The fundamental argument behind this is whether or not students should be required to make a contribution to their education, considering that
a) On average they earn more (albeit with caveats surrounding degree devaluation) and b) Good universities are expensive to run.

Could not the same argument be used for introducing fees for A-levels? (damn, I’ll give the coalition ideas…)

I guess it comes down to what you would consider the essential level that should be provided by the state?

I imagine that the argument goes that – a minority of people get to go to university (even in a perfect system based purely on ability), these people on average earn more and lead an ‘advantaged’ life, therefore the state should not be subsidising them.

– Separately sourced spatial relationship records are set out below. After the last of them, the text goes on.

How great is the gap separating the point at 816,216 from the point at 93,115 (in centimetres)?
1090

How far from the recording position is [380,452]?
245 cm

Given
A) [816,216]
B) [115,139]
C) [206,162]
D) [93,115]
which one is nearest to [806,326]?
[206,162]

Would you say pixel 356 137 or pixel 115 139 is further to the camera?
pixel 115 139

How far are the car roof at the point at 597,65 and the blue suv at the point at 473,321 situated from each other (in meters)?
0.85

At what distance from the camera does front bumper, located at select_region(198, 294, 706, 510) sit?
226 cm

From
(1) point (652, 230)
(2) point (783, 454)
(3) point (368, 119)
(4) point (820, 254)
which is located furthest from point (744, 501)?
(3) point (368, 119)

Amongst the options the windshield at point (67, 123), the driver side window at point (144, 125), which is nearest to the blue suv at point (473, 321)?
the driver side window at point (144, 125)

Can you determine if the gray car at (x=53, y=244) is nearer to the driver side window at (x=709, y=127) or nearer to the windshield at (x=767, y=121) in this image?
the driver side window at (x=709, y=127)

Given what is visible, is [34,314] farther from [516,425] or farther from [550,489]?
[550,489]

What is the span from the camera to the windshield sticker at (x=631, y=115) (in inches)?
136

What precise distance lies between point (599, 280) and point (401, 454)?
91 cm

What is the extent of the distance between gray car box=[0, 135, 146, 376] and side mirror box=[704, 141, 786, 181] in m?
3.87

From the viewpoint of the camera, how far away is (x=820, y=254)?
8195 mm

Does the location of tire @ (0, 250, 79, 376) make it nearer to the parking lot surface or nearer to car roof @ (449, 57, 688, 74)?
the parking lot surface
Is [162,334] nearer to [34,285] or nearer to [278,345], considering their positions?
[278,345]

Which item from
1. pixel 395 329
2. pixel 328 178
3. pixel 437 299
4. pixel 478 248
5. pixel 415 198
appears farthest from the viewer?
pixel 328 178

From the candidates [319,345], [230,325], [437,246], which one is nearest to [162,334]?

The counter argument would be – the state should support higher education because the advantages to society are shared by all, even those who do not attend.
However, it is harder to argue this point if 50% are going to university, because trying to convince people of the social and intellectual value of a third class or pass degree is difficult.

27. redpesto

@donpaskini (24): The hostility to the 50% target usually boils down to the ‘more means worse’ school of argument (see also improving exam results), allied to the idea that scarcity equals value (i.e. the fewer people have a degree the more valuable it is, if only for the person who has one). I’d point out that the government’s invention of Foundation Degrees (usually taken at FE colleges) counts towards the HE target (I’m not sure about Higher National Diplomas, but as they can then be ‘topped up’ by an extra year of study, they probably do.) Mandelson’s idea of ‘fast-track ‘ two year degrees is already being tested, but having them simply to save money is not the best reason for doing so. The alternative might be ‘pro rata’ fees for part time study, but there’s no indication (so far) of Browne going for that idea

28. TheBigotBasher

Simply opposing fees for their own partisan sake would place Labour right back in to the days of Neo Con Labour and their hypocrisy over the Dearing report. The 1997 Labour manifesto made clear that they did not support the Dearing proposal which was EITHER an extension of loans or the introduction of top up fees. Labour in office went and introduced both.

So if Labour comes out against an extension of fees now what would be their alternative? And what would the Party of Bush/Blair really have in mind for when they came to office?